From 1958 to 1983, the Apollo nuclear facility produced low-enriched uranium, highly-enriched uranium, and thorium fuels. A history of poor regulatory compliance, poor materials accountability, inadequate building construction, absence of monitoring, and several accidents (including a fire that is believed to have released kilogram quantities of highly-enriched uranium into the atmosphere) suggest potential for occupational and environmental radionuclide exposures.
This analysis investigates all-cancer incidence surrounding the Apollo facility from 1990–2010 using indirect standardisation methods. It addresses many of the limitations of prior studies by improving the accuracy of population estimates and assessing the magnitude of bias due to residential misclassification. We also evaluated whether changes in population distribution over time, for example due to ageing and migration of workers after closure of the facility, affected incidence rate ratios. We fit a lognormal Poisson model with random effects to account for person-time heterogeneity of age across calendar periods.

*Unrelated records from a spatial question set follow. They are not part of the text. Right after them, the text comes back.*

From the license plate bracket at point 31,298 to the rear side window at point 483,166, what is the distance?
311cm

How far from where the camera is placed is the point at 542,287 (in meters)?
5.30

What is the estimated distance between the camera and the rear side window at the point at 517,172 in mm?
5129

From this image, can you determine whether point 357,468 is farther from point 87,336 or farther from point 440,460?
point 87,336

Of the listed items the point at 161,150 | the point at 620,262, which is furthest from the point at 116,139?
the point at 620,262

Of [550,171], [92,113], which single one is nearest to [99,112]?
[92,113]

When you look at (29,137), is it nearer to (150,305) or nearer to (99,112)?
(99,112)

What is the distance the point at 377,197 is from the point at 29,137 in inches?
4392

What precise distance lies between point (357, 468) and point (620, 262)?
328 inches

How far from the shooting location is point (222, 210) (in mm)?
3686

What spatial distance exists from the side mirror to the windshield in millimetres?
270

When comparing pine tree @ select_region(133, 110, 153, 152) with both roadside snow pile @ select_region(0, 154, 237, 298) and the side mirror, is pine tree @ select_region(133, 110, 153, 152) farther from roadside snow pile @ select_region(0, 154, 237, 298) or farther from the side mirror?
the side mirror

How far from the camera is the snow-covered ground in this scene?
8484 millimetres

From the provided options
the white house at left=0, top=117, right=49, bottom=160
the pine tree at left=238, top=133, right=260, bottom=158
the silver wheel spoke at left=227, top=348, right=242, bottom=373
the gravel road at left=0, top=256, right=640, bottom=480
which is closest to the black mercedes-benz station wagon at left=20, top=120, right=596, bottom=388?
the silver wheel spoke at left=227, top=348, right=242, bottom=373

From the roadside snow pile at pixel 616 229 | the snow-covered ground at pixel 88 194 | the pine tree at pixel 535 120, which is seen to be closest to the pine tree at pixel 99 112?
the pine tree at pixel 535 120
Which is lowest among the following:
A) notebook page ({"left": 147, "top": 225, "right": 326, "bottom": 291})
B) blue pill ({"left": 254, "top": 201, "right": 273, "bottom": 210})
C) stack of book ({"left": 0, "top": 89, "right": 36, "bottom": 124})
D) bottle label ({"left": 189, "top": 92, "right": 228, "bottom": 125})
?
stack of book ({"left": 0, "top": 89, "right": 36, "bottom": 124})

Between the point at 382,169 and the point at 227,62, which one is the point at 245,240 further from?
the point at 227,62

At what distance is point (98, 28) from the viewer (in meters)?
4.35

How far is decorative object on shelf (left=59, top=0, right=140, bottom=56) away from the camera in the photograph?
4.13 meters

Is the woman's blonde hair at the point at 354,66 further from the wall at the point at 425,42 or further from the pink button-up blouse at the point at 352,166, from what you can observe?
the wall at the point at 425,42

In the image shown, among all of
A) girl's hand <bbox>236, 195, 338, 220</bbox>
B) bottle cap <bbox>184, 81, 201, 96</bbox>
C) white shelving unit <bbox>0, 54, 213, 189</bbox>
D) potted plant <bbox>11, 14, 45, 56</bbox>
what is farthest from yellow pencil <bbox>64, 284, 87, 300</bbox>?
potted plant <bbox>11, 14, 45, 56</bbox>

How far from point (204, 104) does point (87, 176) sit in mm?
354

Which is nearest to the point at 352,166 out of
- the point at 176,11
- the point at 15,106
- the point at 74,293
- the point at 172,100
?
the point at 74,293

We identified excess cancer incidence in the Apollo community relative to the number of expected cancers based on Pennsylvania statewide rates. Between 1990 and 2010, the observed rate of cancer incidence among males in the Apollo area was 1.56 (95% CI: 1.47–1.65) times the expected statewide incidence and among females the cancer rate was 1.38 (95% CI: 1.29–1.47) times the expected statewide incidence. The excess observed vs. expected rates was reduced by adjustment for prior estimates of geographic misclassification of cases. Differences in incidence ratios by sex could reflect occupational exposures. Estimates from the random effects model did not differ significantly from the standard estimates, indicating that the amount of heterogeneity in incidence ratios by changes population distribution was minimal.